SUBMISSION

Showing my Nonverbal Side

People sometimes perceive my shyness as my being aloof. --Julia Barr (Brooke, All My Children, quoted in Soap Opera Digest, May 2, 2000, p. 128)


Status. The act of acknowledging, complying with, or surrendering to the power or will of another.

Usage: Submission shows in a. an exaggerated angular distance; b. body-bend, body-shift, and bowing; c. displacement cues; d. facial flushing; e. freeze reactions; f. gaze-down; g. give-way; h. head-tilt-side; i. isopraxism; j. laughing; k. palms-up; l. exaggerated personal distance; m. pigeon toes; n. shoulder-shrugging; o. shyness; p. the Steinzor effect; q. higher vocal pitch; and r. yawning. (Note the considerable overlap between expressions of lower status and fear.)

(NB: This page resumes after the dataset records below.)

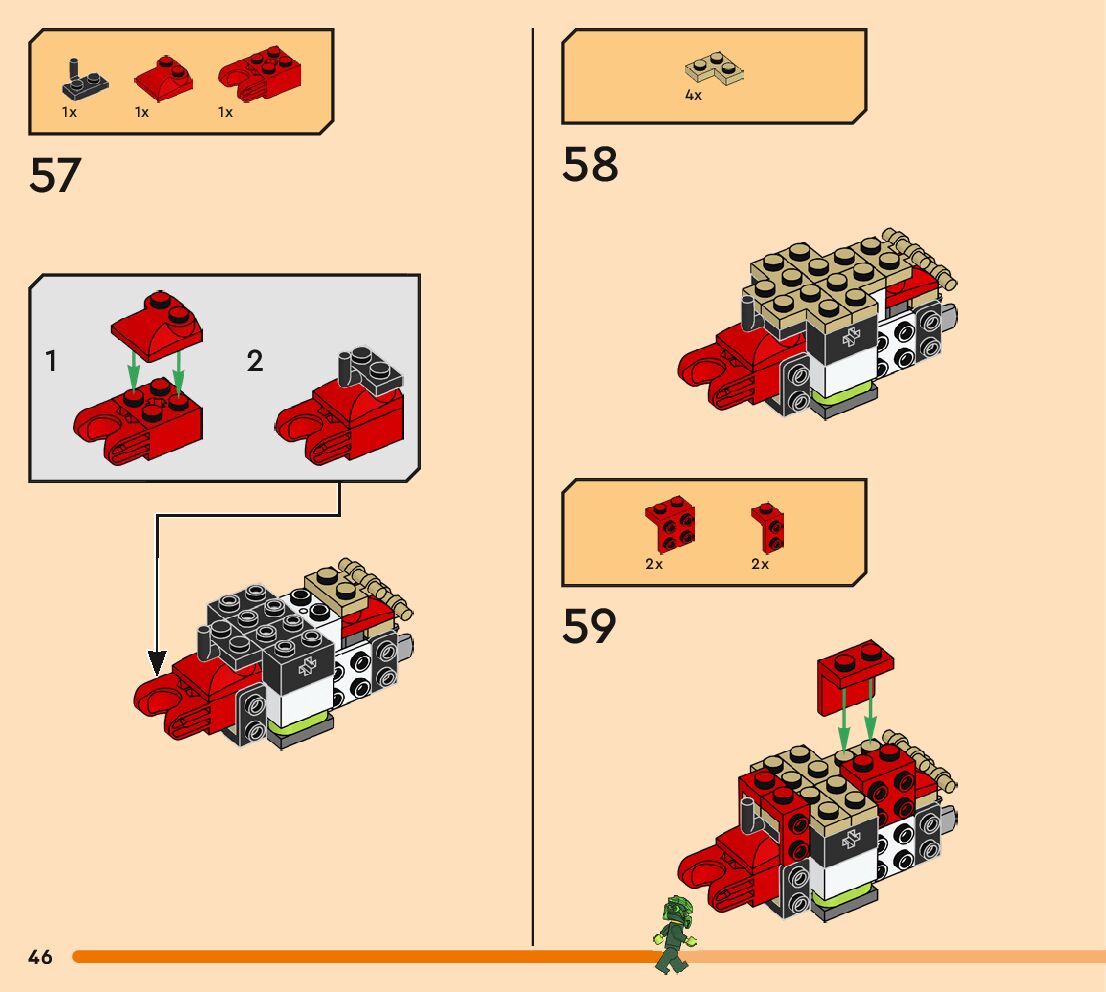 1x 1x 1x

57

1

2

4x

58

2x 2x

59

46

RESEARCH REPORTS: 1. Submissive or flight elements include evade (sharp head or shoulder movements away from another), chin in (tucked strongly into chest), mouth corners back, lip licks, lower lip out, lower lip tremble, lips in, and swallow (Grant 1969:528-30). 2. Submissive acts in young children include cry, scream, rapid flight, cringe, hand cover, flinch, withdraw, and request cessation (Strayer and Strayer 1980).

Courtship. Submissive cues show that one is "approachable" (see LOVE SIGNAL).

Salesmanship. "Thus, the focus of the first moments of the meeting is to demonstrate to the prospect that you are an inoffensive, likable person, and this is not going to be an uncomfortable hard sell" (Delmar 1984:44-5).

Evolution. Submission originated from an ancient, biological tendency to flee from danger (see FIGHT-OR-FLIGHT). Nonverbal signs (e.g., crouching postures and diminutive size displays) evolved to mimic the visual act of escape (i.e., of increased physical separation between bodies, which then seem "smaller" through the optical illusion of distance). In mammals, submission elaborated as feelings of inferiority evolved in tandem with signs of lowered social status (see MAMMALIAN BRAIN).

Transexuality. The loss of male hormones ". . . made me more retiring, more ready to be led, more passive" (Morris 1974:152).

Neuro-notes. Through vertebrate eyes, big is interpreted as "dangerous" while small deciphers as "safe" (see LOOM). The amygdala and basal ganglia of the forebrain play important roles in the expression of submissiveness.